EXCERPT:
:::::
---
BaxDeal@aol.com wrote:
>
> since my definition of noir is a philosophical
one
> rather than a stylistic
> one, similar to Jack Bludis' "screwed",
your
> description of both films places
> them solidly into that big, black abyss
>
I also do not subscribe to the stylistic fetish of noir (I
consider, for example, Pretty Poison and Last Tango In Paris
to be film noirs), and would place The Long Goodbye and Kiss
Me, Deadly outside of classic noir. But, who cares? The fact
that they're films worth seeing over and over again puts them
is a special place that leaves definition of genre as a
secondary consideration. That is what good film making is
about and why I like these particular films so much.
:::::
DATA SEGMENT:
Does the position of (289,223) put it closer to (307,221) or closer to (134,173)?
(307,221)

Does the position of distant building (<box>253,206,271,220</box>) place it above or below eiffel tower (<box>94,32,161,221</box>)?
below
:::::
WRITTEN PROBLEM:
Carry on the post about film noir from its last sentence.

TASK OUTPUT:
Splitting definition hairs in this particular case is fun in
that to delve into the content of these films is to explore
the genre in a different way and to see it rattled and shaken
and tossed out in a creative way is far more rewarding than
to say that it has A, B, and C and is ergo D. Out Of The Past
is a perfect example of American noir. The Killers is
another. Yet -- while both are excellent films -- neither
really becomes more than exercises in genre. And again, I
really like both films. But The Long Goodbye, Kiss me,
Deadly, Chinatown, Breathless, Le Samurai, The Conversation,
and others are more than exercises. They are almost jazz
instead of standards. And that is something that Dash Hammett
and Raymond Chandler understood or at least I see and hear
that in their work. There is a reason we remember the John
Huston version of The Maltese Falcon and not the two
predecessors and that's because Huston "got" the real gist of
the book. It's not about sex or who killed Archer or even if
there is a falcon crafted by some long dead crusaders. It's
about dreams and greed and need. And that's why The Long
Goodbye and Kiss Me, Deadly are special. Altman nailed what
Chandler meant. What Chandler couldn't say explicitly.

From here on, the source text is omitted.